## DOCUMENT SEGMENT
□ □ □ □

Last year, when Gail Quagliata was studying art education at Pratt, she would walk from the subway to her teaching gig in Alphabet City, altering her route daily to suss out which of the area's myriad bodegas served up the best cup of coffee. Noting the signs protesting the apocalyptic coming of the 7-Eleven franchise, she realized that New York City's iconic corner stores might not be long for this world, and set out to capture them?yes, every single bodega in Manhattan?on camera. (Jeremiah Moss over at Vanishing New York first spotted her work.) Tracking her progress on an impressive Google map, as well as on Tumblr and Facebook, Quagliata has systematically traversed the city in chunks since December, walking about 15 miles a day as she criss-crossed streets and avenues while shooting over 13,000 photos with her Nikon D800E. A torn ligament, some blisters, a few downpours, and a new GPS-enabled phone later, she has saved the best for last: East and Central Harlem, two neighborhoods with a boatload of bodegas that she hopes to shoot in the next two weeks to finish up this comprehensive, all-consuming documentary project.

□ □ □ □

## COLLECTED MATERIAL
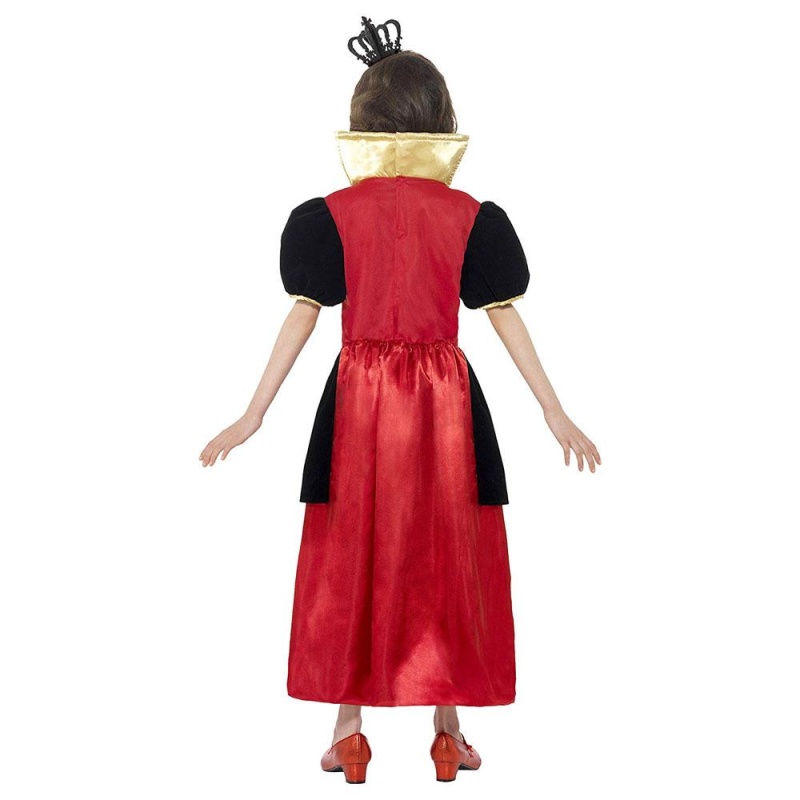 Kinder Herzkönigin Kostüm | „Miss Hearts“ kostiumas – carnivalstore.de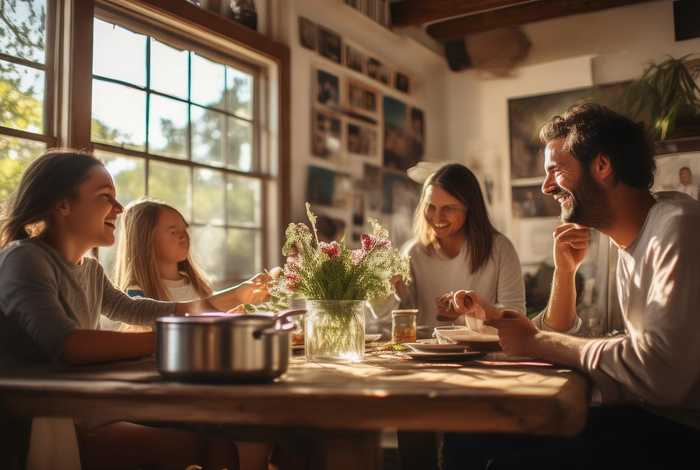 生活好的家庭（生活好的家庭怎么形容）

□ □ □ □

Reproduce the entire passage about the Manhattan bodega photography project word for word.

## COMPLETED TASK
Last year, when Gail Quagliata was studying art education at Pratt, she would walk from the subway to her teaching gig in Alphabet City, altering her route daily to suss out which of the area's myriad bodegas served up the best cup of coffee. Noting the signs protesting the apocalyptic coming of the 7-Eleven franchise, she realized that New York City's iconic corner stores might not be long for this world, and set out to capture them?yes, every single bodega in Manhattan?on camera. (Jeremiah Moss over at Vanishing New York first spotted her work.) Tracking her progress on an impressive Google map, as well as on Tumblr and Facebook, Quagliata has systematically traversed the city in chunks since December, walking about 15 miles a day as she criss-crossed streets and avenues while shooting over 13,000 photos with her Nikon D800E. A torn ligament, some blisters, a few downpours, and a new GPS-enabled phone later, she has saved the best for last: East and Central Harlem, two neighborhoods with a boatload of bodegas that she hopes to shoot in the next two weeks to finish up this comprehensive, all-consuming documentary project.